Focus on farmers and rural infra, healthcare for poor, sops for MSMEs highlights of Budget 2018
The Union Budget presented by finance minister Arun Jaitley reaches out to farmers, rural workes, women, Dalits and small businesses.
The Narendra Modi-led National Democratic Alliance presented a populist farm- and poor-friendly budget, as it prepares for key state elections this year and parliamentary polls in 2019. The highlights of the Union Budget presented by finance minister Arun Jaitley in an hour-and-45 minute speech that alternated between Hindi and English were undoubtedly: the promise that the government would acquire key crops at a guaranteed 150% (or 1.5 times) the cost of production; a spend of Rs 14.3 lakh crore on rural infrastructure; health insurance for around 100 million poor families up to a maximum of Rs 5 lakh a family; and a slew of incentives (and sops) for Micro, Small and Medium Enterprises (MSMEs).

“While making the proposals in this year’s budget, we have been guided by our mission to especially strengthen agriculture, rural development, health, education, employment, MSMEs, and infrastructure,” Jaitley said in his speech.
Eight states go to the polls this year, and the Lok Sabha polls are scheduled for next year, although there has been buzz that the Bharatiya Janata Party (BJP)-led NDA may be considering bringing them forward – buzz that grew louder after Thursday’s budget which struck all the right political notes.
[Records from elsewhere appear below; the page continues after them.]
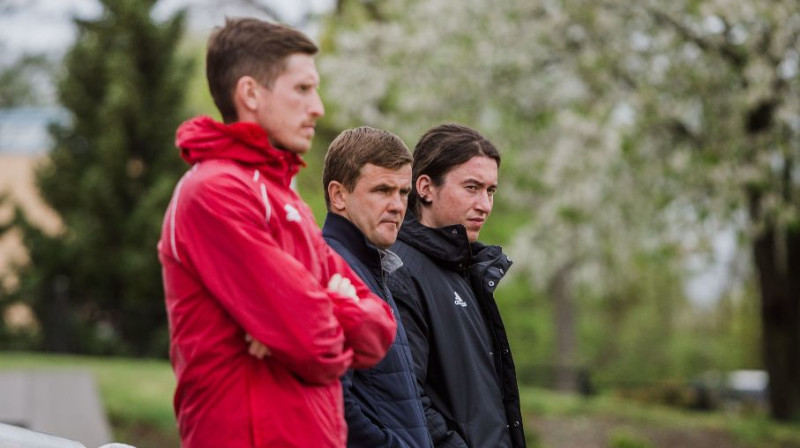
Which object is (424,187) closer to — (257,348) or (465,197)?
(465,197)

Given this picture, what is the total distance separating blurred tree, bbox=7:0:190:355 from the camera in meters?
21.0

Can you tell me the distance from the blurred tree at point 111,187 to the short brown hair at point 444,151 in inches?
653

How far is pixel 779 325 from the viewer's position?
18.8 metres

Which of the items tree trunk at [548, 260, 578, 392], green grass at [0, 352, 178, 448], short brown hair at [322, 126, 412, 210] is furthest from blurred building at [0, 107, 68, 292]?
short brown hair at [322, 126, 412, 210]

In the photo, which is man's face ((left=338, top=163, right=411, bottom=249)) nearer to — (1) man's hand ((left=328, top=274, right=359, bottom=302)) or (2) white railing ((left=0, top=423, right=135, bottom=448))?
(1) man's hand ((left=328, top=274, right=359, bottom=302))

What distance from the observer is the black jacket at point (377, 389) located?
3613 mm

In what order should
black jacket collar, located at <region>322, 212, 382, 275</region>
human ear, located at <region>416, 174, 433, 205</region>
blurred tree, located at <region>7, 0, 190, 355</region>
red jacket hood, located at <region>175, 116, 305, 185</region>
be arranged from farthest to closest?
blurred tree, located at <region>7, 0, 190, 355</region> < human ear, located at <region>416, 174, 433, 205</region> < black jacket collar, located at <region>322, 212, 382, 275</region> < red jacket hood, located at <region>175, 116, 305, 185</region>

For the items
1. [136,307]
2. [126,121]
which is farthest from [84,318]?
[126,121]

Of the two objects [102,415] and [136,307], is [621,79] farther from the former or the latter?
[136,307]

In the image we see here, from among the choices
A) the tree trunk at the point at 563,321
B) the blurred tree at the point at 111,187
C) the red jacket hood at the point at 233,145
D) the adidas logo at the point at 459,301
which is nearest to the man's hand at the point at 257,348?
the red jacket hood at the point at 233,145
The Indian economy is reviving, although there are risks to this, but the bigger concern for the government is an ongoing agrarian crisis in several states, a slowing rural economy, unemployment, pain in the MSME sector (on account of 2016’s demonetisation exercise and the 2017 introduction of the Goods and Services Tax), and the growing political mobilisation of Dalits. The budget had something for each of the affected constituencies.
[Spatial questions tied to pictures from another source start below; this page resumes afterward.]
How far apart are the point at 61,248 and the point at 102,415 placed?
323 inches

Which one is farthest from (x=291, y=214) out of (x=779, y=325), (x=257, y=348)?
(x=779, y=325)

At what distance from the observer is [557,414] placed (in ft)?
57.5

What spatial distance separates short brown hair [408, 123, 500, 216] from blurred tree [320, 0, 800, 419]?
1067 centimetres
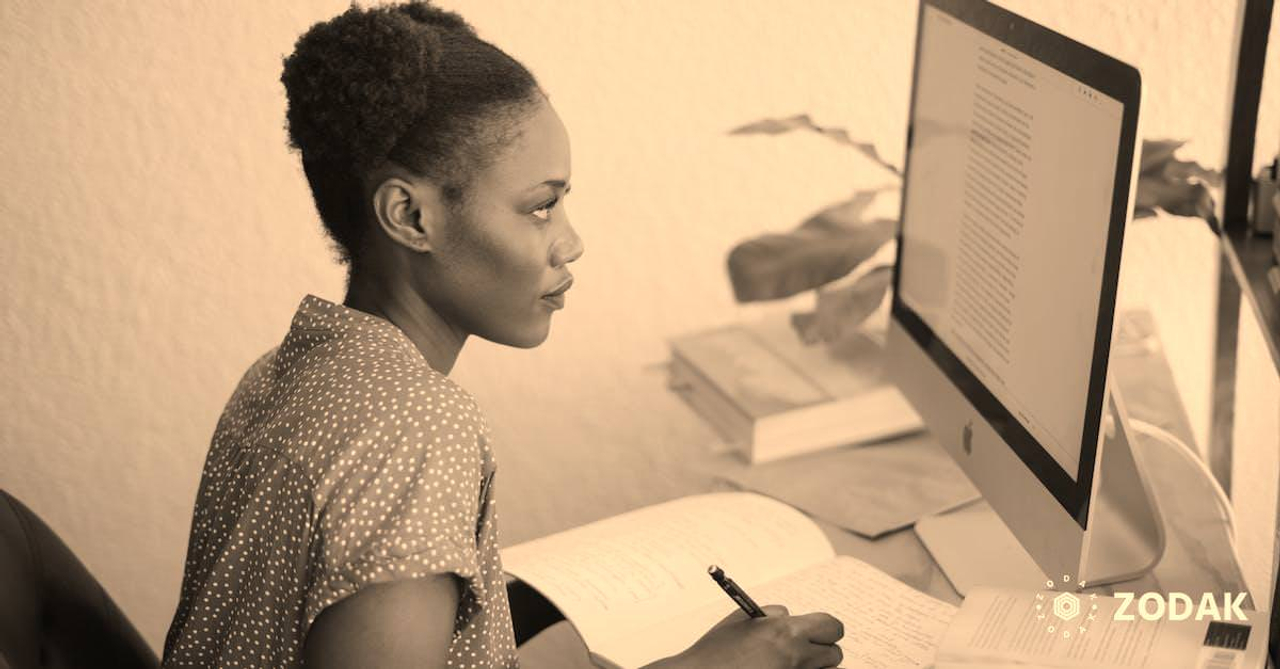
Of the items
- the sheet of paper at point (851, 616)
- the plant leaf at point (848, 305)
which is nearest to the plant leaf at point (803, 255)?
the plant leaf at point (848, 305)

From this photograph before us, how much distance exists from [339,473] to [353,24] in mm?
317

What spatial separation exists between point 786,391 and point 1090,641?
0.58 m

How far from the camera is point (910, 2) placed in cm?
184

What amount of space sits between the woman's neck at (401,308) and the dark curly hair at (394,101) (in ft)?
0.12

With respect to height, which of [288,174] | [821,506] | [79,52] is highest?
[79,52]

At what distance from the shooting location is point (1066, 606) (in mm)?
1017

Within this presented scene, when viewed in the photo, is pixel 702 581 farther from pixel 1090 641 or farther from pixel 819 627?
pixel 1090 641

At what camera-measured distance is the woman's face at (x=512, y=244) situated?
983mm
Increased spending in 2017-18, and just 11 months of revenue from the unified GST meant the government missed its fiscal deficit target of 3.2% of GDP and touched a deficit of 3.5%. The deficit is expected to reduce to 3.3% next year, when most of the government’s populist schemes will kick in; the original deficit targeted for 2018-19 was 3%. The government also appears to have made aggressive assumptions for tax receipts next year, although there has been an increase in the number of both individual and corporate tax payers in the past year.
The increase in the fiscal deficit, and fears that the guaranteed 50% return on crops would result in inflation, made bond markets nervous. “Under normal circumstances, a modest slippage in the fiscal deficit this year and the deviation from the earlier target of 3% next year would seem fair and sensible, but given the nervousness in the bond markets, perhaps a more aggressive fiscal consolidation was required,” said Abheek Barua, chief economist at HDFC Bank.
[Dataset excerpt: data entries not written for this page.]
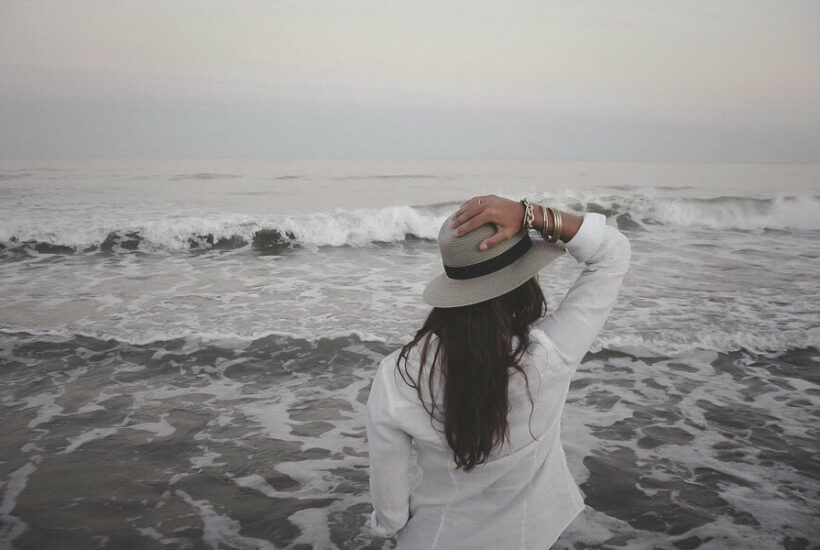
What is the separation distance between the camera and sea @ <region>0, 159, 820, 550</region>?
11.0 ft

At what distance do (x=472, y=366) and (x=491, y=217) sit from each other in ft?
1.16

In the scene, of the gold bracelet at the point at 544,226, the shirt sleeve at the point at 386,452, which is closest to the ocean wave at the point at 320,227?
the shirt sleeve at the point at 386,452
The stock markets, meanwhile, were spooked by the introduction of the long-term capital gains tax on gains on shares held for over a year, although this was widely anticipated. The Sensex, the benchmark stock index of the BSE, closed .16% down at 35,906.66. The index had gained 5.6% in the run-up to the budget.
Still, it was clear that the focus of the budget was not business, although the government did signal its commitment to structural reforms that have made it easier to do business in India. Nor was it the salaried middle class, which will likely pay more income tax (because of a 1 percentage point increase in the cess) and also have to pay more on imported products including mobile phones and cosmetics
“This budget is farmer-friendly, common citizen-friendly , business environment-friendly, and development-friendly. It will add to ease of living,” said Prime Minister Modi who added that the budget would strengthen the vision of New India.
Opposition leaders disagreed. “It is a defeatist budget. It is the budget of a government which has conceded that it has failed to address key issues in the economy... The budget proposals are a big let down,” said former finance minister and Congress leader P Chidambaram. CPM general secretary Sitaram Yechury described the budget as “unconnected to ground realities”, while Congress president Rahul Gandhi took to Twitter to attack the government: “4 years gone; still promising farmers a fair price; 4 years gone; fancy schemes with no matching budgets. 4 years gone; no jobs for our youth. Thankfully, only 1 more year to go.”
The focus of Budget 2018 is clear proof that the NDA is all too aware that there is only one more year to go.